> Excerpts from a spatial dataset
** begin **
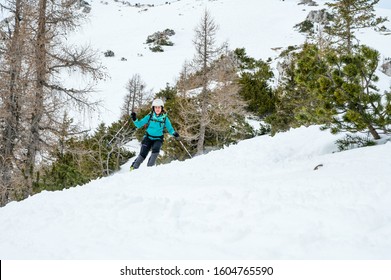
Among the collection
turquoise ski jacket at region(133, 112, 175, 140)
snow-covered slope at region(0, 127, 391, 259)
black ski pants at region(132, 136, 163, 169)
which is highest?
turquoise ski jacket at region(133, 112, 175, 140)

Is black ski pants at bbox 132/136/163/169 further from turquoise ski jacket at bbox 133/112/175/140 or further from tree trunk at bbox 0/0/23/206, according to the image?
tree trunk at bbox 0/0/23/206

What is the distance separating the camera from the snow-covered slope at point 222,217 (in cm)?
312

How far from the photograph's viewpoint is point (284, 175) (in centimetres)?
546

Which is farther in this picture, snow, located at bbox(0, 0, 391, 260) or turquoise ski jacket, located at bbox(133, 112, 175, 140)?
turquoise ski jacket, located at bbox(133, 112, 175, 140)

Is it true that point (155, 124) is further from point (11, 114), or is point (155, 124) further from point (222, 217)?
point (222, 217)

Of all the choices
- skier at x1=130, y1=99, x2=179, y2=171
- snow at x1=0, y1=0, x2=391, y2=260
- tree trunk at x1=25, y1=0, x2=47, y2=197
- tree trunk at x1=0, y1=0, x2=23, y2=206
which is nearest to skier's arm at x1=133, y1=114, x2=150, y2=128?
skier at x1=130, y1=99, x2=179, y2=171

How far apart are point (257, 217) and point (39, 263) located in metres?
2.38

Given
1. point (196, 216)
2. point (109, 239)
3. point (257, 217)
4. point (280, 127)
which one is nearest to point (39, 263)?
point (109, 239)

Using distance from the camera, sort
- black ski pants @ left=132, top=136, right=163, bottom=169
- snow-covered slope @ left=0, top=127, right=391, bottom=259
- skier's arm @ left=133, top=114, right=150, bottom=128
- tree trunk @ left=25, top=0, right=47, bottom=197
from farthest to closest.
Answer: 1. tree trunk @ left=25, top=0, right=47, bottom=197
2. black ski pants @ left=132, top=136, right=163, bottom=169
3. skier's arm @ left=133, top=114, right=150, bottom=128
4. snow-covered slope @ left=0, top=127, right=391, bottom=259

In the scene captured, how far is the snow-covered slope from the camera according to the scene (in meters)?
3.12

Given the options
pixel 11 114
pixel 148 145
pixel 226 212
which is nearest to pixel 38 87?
pixel 11 114

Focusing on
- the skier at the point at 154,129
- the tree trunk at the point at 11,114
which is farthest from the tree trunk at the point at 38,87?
the skier at the point at 154,129

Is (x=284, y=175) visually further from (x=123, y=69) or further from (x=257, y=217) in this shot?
(x=123, y=69)

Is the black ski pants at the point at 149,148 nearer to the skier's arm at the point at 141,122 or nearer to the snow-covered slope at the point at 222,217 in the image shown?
the skier's arm at the point at 141,122
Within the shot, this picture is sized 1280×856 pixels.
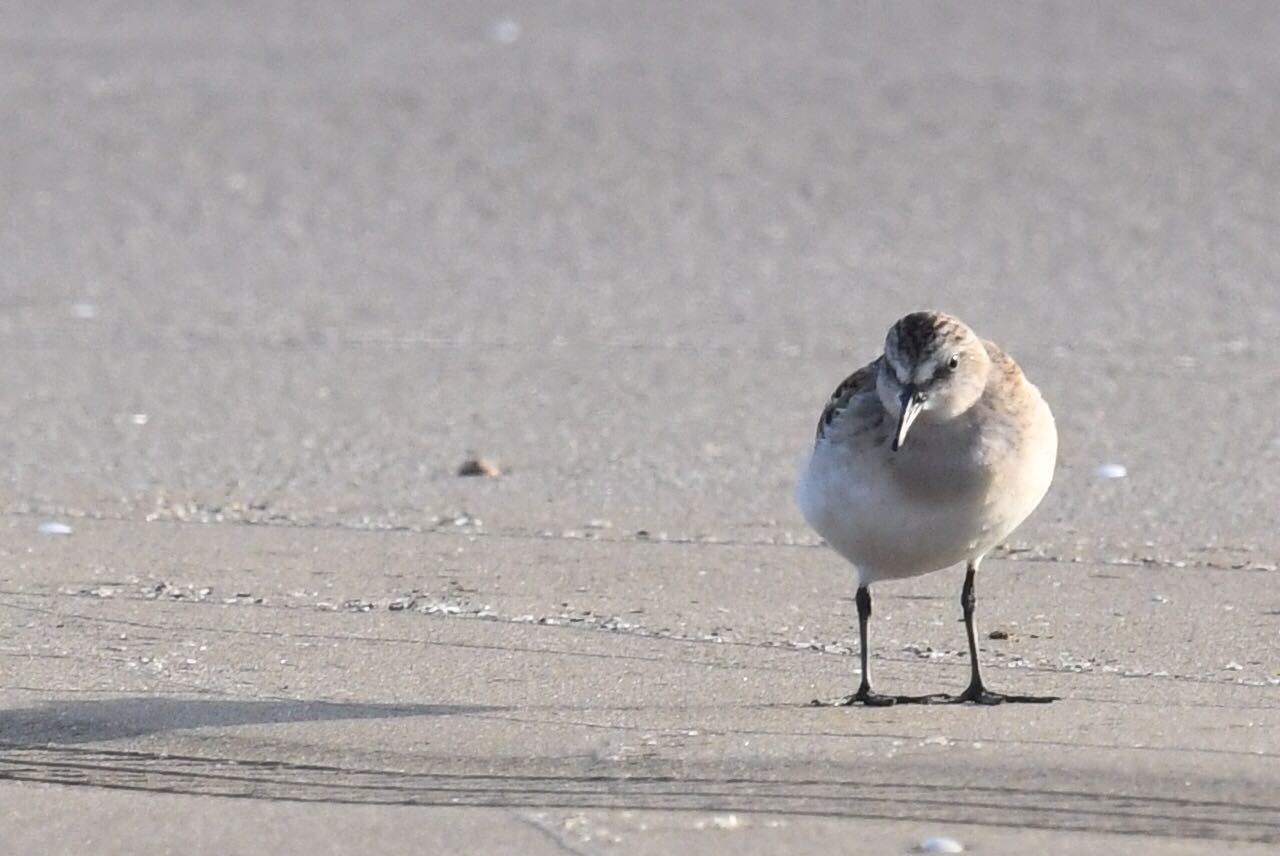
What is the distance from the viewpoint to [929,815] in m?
4.05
** end **
> Instruction
Rewrite the part of the data that opens with the line containing "Is (x=284, y=175)" and runs through the end, replacing "nearer" with "closer" and keeping everything else the same. Leave the pictures out of the answer.

> Answer below
Is (x=284, y=175) visually further from (x=123, y=69) or further from (x=257, y=217) in this shot?
(x=123, y=69)

Is the black ski pants at the point at 149,148 closer to the skier's arm at the point at 141,122 or closer to the snow-covered slope at the point at 222,217 in the image shown?
the skier's arm at the point at 141,122
Within the shot, this picture is sized 1280×856 pixels.
What is the distance from the viewpoint to [929,815] in m?
4.05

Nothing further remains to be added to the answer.